The gptext.get_field_type()
convenience function retrieves the field type definition for a field type from the managed-schema file for an index, as a JSON string. This example shows the field type definition for the Solr text
field type.
#= SELECT * FROM gptext.get_field_type('demo.wikipedia.articles', 'text');
field_type
-------------------------------------------------
{
"name": "text",
"class": "solr.TextField",
"indexAnalyzer": {
"tokenizer": {
"class": "solr.WhitespaceTokenizerFactory"
},
"filters": [
{
"class": "solr.StopFilterFactory",
"attributes": [
{
"name": "words",
"value": "stopwords.txt"
},
{
"name": "ignoreCase",
"value": "true"
}
]
},
{
"class": "solr.WordDelimiterFilterFactory",
"attributes": [
{
"name": "catenateNumbers",
"value": "1"
},
{
"name": "generateNumberParts",
"value": "1"
},
{
"name": "splitOnCaseChange",
"value": "1"
},
{
"name": "generateWordParts",
"value": "1"
},
{
"name": "catenateAll",
"value": "0"
},
{
"name": "catenateWords",
"value": "1"
}
]
},
{
"class": "solr.LowerCaseFilterFactory"
},
{
"class": "solr.KeywordMarkerFilterFactory",
"attributes": [
{
"name": "protected",
"value": "protwords.txt"
}
]
},
{
"class": "solr.PorterStemFilterFactory"
}
]
},
"queryAnalyzer": {
"tokenizer": {
"class": "solr.WhitespaceTokenizerFactory"
},
"filters": [
{
"class": "solr.SynonymFilterFactory",
"attributes": [
{
"name": "expand",
"value": "true"
},
{
"name": "ignoreCase",
"value": "true"
},
{
"name": "synonyms",
"value": "synonyms.txt"
}
]
},
{
"class": "solr.StopFilterFactory",
"attributes": [
{
"name": "words",
"value": "stopwords.txt"
},
{
"name": "ignoreCase",
"value": "true"
}
]
},
{
"class": "solr.WordDelimiterFilterFactory",
"attributes": [
{
"name": "catenateNumbers",
"value": "0"
},
{
"name": "generateNumberParts",
"value": "1"
},
{
"name": "splitOnCaseChange",
"value": "1"
},
{
"name": "generateWordParts",
"value": "1"
},
{
"name": "catenateAll",
"value": "0"
},
{
"name": "catenateWords",
"value": "0"
}
]
},
{
"class": "solr.LowerCaseFilterFactory"
},
{
"class": "solr.KeywordMarkerFilterFactory",
"attributes": [
{
"name": "protected",
"value": "protwords.txt"
}
]
},
{
"class": "solr.PorterStemFilterFactory"
}
]
},
"attributes": [
{
"name": "autoGeneratePhraseQueries",
"value": "true"
},
{
"name": "positionIncrementGap",
"value": "100"
}
]
}
(1 row)
The gptext.analyzer()
function lets you test an analyzer chain for a field without altering the index. It shows the output of the tokenizer and each filter in the chain. You supply the text to analyze and specify whether to test the index or the query analyzer chain. It is useful for testing tokenizers and filters and for troubleshooting search queries that do not return the expected results.

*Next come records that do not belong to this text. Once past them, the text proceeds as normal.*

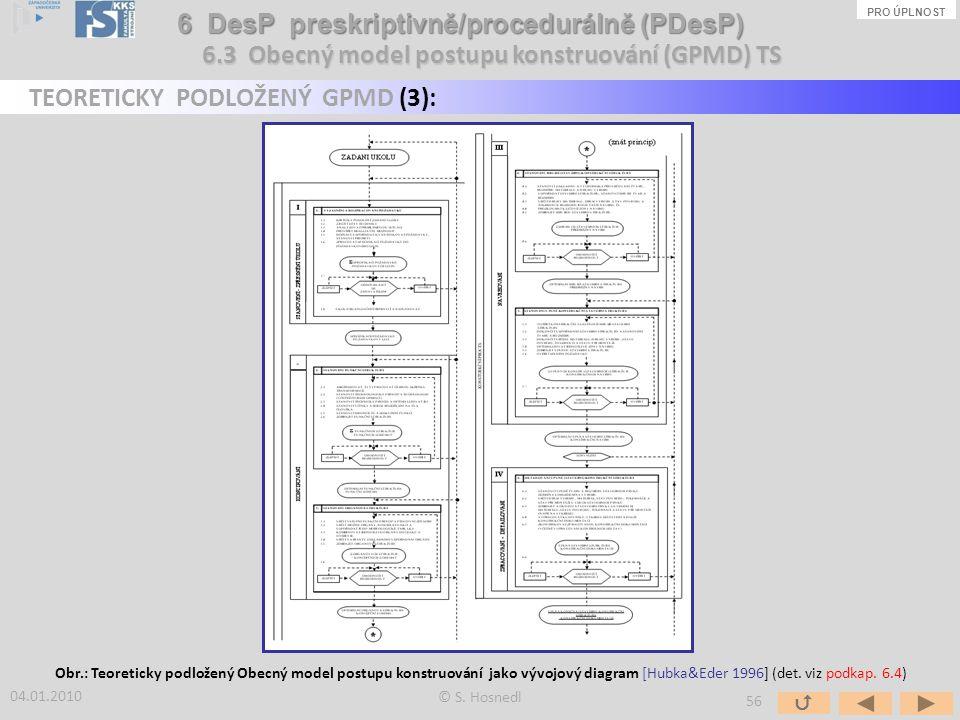 Obr.: Teoreticky podložený Obecný model postupu konstruování jako vývojový diagram [Hubka&Eder 1996] (det. viz podkap. 6.4) 04.01.2010 © S. Hosnedl PR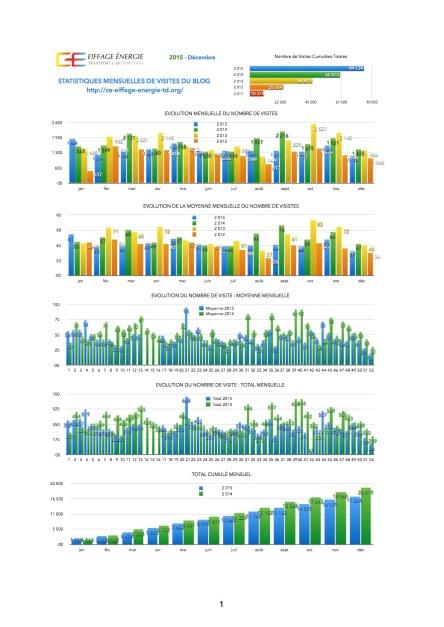 STATISTIQUES-VISITES-BLOG-EETD-2015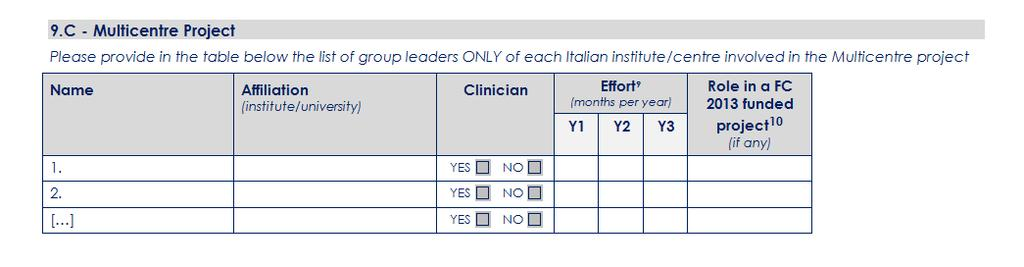 If your project is a Multicentre one, you are required to complete the relevant table by listing ONLY the group leaders of each Italian institute/centre involved in the project.
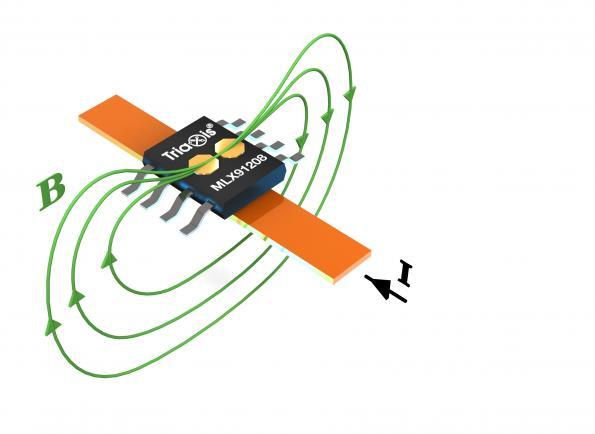 Programmable Hall Effect Current Sensor Eenews Europe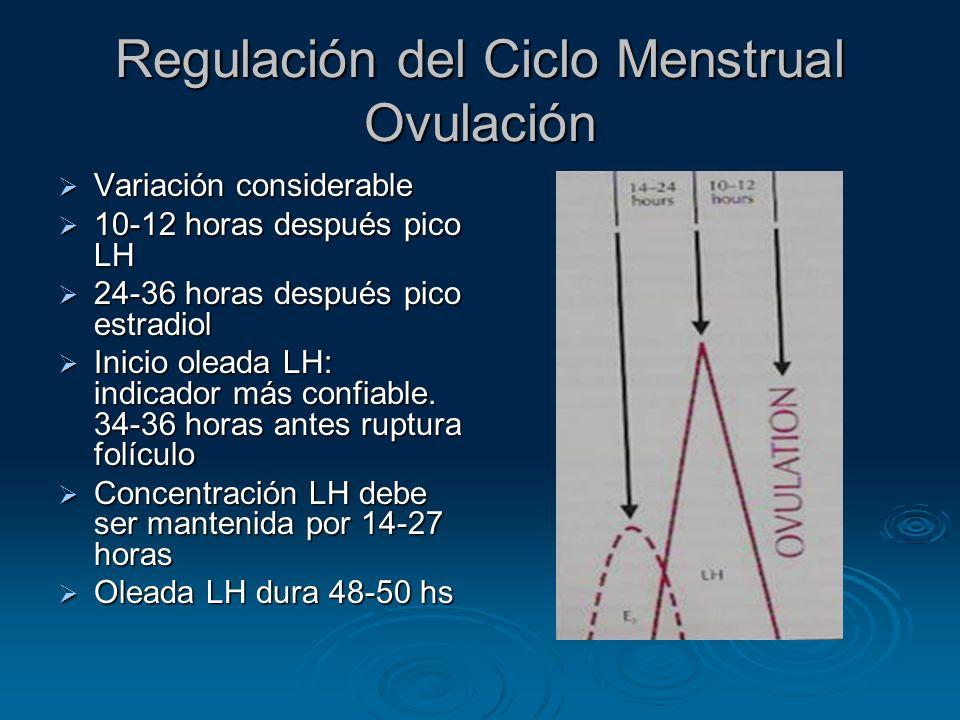 Regulación del Ciclo Menstrual Ovulación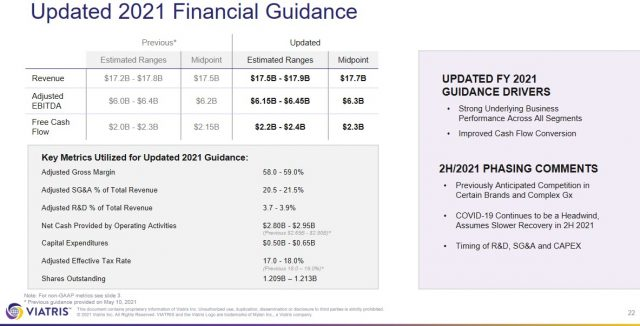 VTRS - Q2 2021 Updated FY2021 Financial Guidance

=# SELECT * FROM gptext.analyzer('demo.wikipedia.articles', 'index',
'If You Optimize Everything, You will Always be Unhappy.');
class | tokens
------------------------+-----------------------------------------------------------------------------------------------
WhitespaceTokenizer | {{"If"},{"You"},{"Optimize"},{"Everything,"},{"You"},{"will"},{"Always"},{"be"},{"Unhappy."}}
StopFilter | {{},{"You"},{"Optimize"},{"Everything,"},{"You"},{},{"Always"},{},{"Unhappy."}}
WordDelimiterFilter | {{},{"You"},{"Optimize"},{"Everything"},{"You"},{},{"Always"},{},{"Unhappy"}}
LowerCaseFilter | {{},{"you"},{"optimize"},{"everything"},{"you"},{},{"always"},{},{"unhappy"}}
SetKeywordMarkerFilter | {{},{"you"},{"optimize"},{"everything"},{"you"},{},{"always"},{},{"unhappy"}}
PorterStemFilter | {{},{"you"},{"optim"},{"everyth"},{"you"},{},{"alwai"},{},{"unhappi"}}
(6 rows)
In addition to the text analyzer chains Solr provides, VMware Greenplum Text provides the following text analyzer chains:
text_intl
is the default VMware Greenplum Text analyzer. It is a multiple language text analyzer for text
fields. It handles Latin-based words and Chinese, Japanese, and Korean (CJK) characters.
text_intl
processes documents as follows.
Note that CJK and non-CJK text are treated as separate tokens. Preserving the original Korean word increases the number of tokens in a document.
Following is the definition from the Solr managed-schema
template.
<fieldType autoGeneratePhraseQueries="true" class="solr.TextField"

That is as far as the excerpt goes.